Maybe it's about testing an offer. Let's say an automotive services retailer is featuring oil changes. The entrance point for the oil change increases as the quality goes up, so the goal is to get the customer to trade up. The same may go for upselling tires or other products and services.

Often there is a physical entity such as an in-store display reinforcing this push. How's it working at select locations? What do the customers who use that location look like vs. those who do not? Are there socioeconomic differences? Do some locations have more bays or inherently skew higher for tire sales? You can track all these elements to see what impacts oil change sales and change the trajectory of customer behavior, first at those locations, then across the chain.

"Look-alike" locations

Let's say you have a thousand automotive services retail outlets and you set up a structured test with a subset of one hundred. You build out the prototype, put it in those locations and measure the impact. Do the people trade up more, is it more revenue, it is more profit?

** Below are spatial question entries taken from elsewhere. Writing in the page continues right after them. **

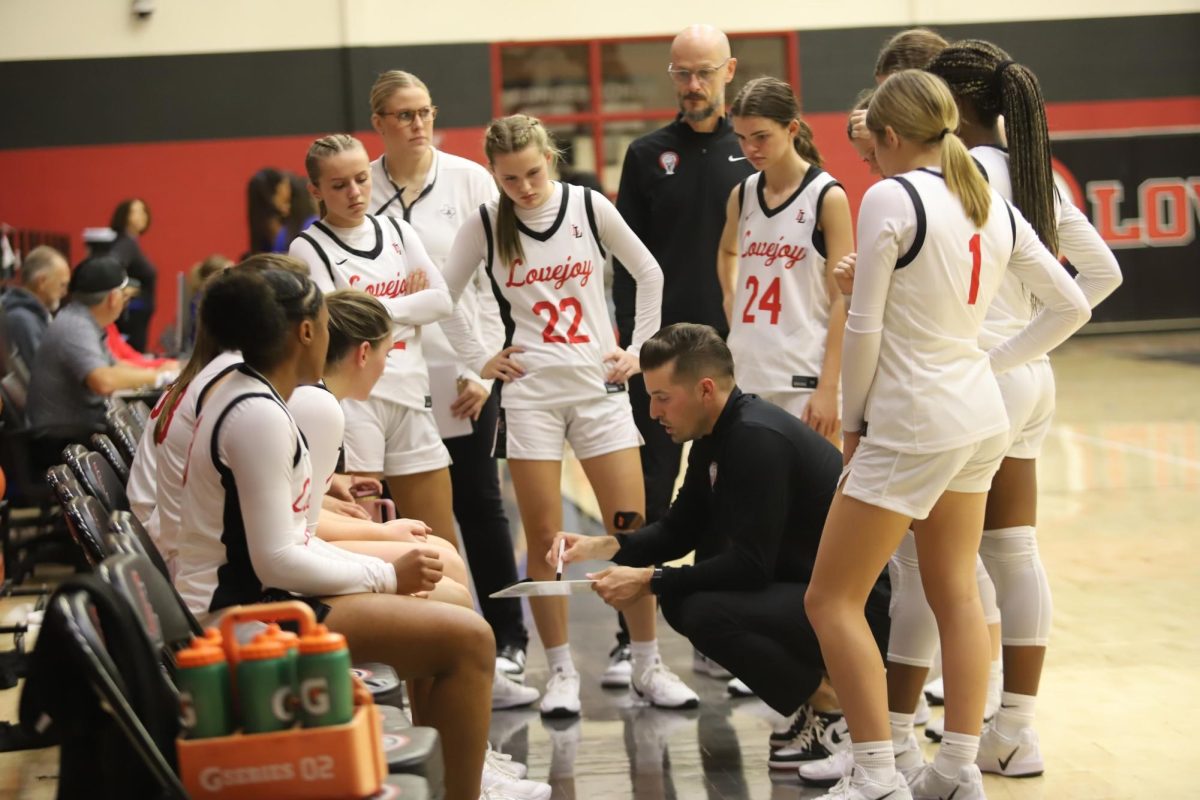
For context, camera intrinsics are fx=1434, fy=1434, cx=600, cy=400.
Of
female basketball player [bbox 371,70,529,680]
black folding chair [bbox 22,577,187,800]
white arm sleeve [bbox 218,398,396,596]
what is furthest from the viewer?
female basketball player [bbox 371,70,529,680]

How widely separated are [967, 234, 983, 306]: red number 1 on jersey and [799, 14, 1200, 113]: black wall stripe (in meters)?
12.4

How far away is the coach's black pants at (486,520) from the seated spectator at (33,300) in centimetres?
277

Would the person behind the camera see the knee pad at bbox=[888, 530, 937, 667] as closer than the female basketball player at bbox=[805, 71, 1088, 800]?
No

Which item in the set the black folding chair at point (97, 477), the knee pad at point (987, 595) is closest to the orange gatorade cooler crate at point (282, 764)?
the black folding chair at point (97, 477)

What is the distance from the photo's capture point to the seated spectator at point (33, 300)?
6.47 meters

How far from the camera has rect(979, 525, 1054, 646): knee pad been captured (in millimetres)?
3340

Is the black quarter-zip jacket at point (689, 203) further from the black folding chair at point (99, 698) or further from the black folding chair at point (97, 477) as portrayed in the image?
the black folding chair at point (99, 698)

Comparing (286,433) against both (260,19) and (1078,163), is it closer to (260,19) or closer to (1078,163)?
(260,19)

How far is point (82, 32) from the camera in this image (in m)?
14.2

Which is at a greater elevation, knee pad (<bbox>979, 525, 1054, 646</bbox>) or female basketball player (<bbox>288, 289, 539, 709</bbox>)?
female basketball player (<bbox>288, 289, 539, 709</bbox>)

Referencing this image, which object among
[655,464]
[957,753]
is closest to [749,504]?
[957,753]

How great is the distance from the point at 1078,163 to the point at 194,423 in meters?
13.7

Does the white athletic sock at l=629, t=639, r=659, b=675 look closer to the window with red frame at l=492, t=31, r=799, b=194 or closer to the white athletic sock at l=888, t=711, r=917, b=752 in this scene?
the white athletic sock at l=888, t=711, r=917, b=752

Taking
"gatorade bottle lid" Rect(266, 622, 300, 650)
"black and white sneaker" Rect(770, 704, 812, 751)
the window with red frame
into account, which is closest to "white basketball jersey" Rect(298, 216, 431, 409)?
"black and white sneaker" Rect(770, 704, 812, 751)
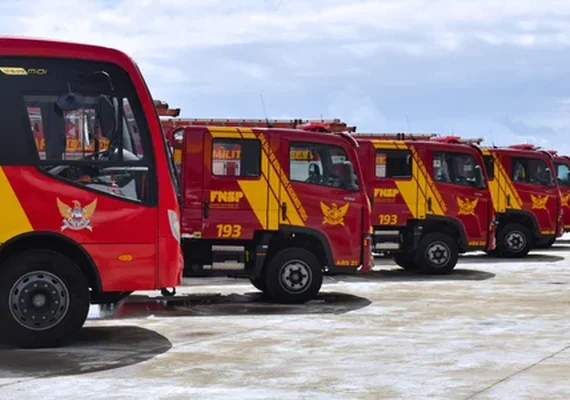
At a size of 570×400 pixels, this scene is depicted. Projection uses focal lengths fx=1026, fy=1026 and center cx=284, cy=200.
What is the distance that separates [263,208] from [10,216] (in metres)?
4.77

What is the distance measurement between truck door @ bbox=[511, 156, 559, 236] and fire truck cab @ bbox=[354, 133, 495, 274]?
3.86m

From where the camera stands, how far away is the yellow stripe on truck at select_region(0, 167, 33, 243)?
9.59m

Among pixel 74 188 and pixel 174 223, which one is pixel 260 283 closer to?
pixel 174 223

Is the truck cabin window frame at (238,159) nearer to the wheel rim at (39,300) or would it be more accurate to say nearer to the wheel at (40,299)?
the wheel at (40,299)

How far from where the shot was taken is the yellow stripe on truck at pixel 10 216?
9.59m

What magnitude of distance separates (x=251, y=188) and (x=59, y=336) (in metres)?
4.69

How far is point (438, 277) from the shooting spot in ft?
60.0

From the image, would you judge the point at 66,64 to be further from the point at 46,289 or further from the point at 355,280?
the point at 355,280

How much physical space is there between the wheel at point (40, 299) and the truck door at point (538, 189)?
48.4ft

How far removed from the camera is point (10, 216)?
9.61 m

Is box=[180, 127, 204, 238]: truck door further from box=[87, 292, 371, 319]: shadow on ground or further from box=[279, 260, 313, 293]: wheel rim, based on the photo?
box=[279, 260, 313, 293]: wheel rim

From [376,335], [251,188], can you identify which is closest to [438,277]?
[251,188]

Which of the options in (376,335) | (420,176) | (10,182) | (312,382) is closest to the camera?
(312,382)

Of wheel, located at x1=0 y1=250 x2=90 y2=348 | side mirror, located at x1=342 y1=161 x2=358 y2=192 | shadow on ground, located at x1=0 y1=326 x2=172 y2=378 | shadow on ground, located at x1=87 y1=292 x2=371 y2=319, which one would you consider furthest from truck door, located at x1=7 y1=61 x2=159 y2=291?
side mirror, located at x1=342 y1=161 x2=358 y2=192
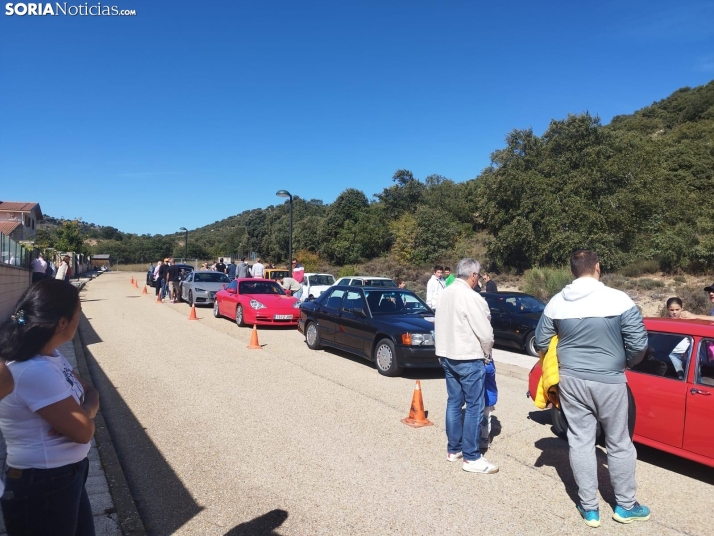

What does that look like? Did it bring in extra sales you weren't expecting? What is the ROI of the prototype and how long will it take to break even? You can compare these with a test vs. control to see how well it worked and performed against your key performance indicators. You can also learn why it didn't work, matching those variables against certain types of locations to keep guiding you smarter.

Then — and this is where the magic really happens — through look-alike processing and algorithms, you can find the stores not included in that initial test that look like those stores. This control group of stores is built to provide an apples-to-apples comparison. You factor in everything you've learned, then apply what worked to mirror the successful strategy and desired customer behavior, rolling out across the chain with a much higher degree of confidence and profit.

Just like brands can target look-alike customers, marketers can recognize retail locations' unique attributes that accurately reflect the synergy — and selling opportunities — between the many moving parts of a retail location and its customers and prospects. Having identified those attributes, the brand can match them up with other locations.

Banks may also approach it operationally, such as where to offer services after regular banking hours. They build out a control group of locations so it's an appropriate comparison of locations: this is what will happen vs. not doing it, controlling for all other relevant factors, from wealth measures, commute times and customer density. For them, like any of these other retail operations, it's a smart way to hedge their bet instead of gambling on what seems like a good idea across all locations.

SmartTests like these will not only be a lot closer to optimal than a "forced march" across the chain, they will let the retailer get smarter now and in the future about the relationship between their locations and their customers.

Rick Muldowney is chief analytics officer at marketing agency digm.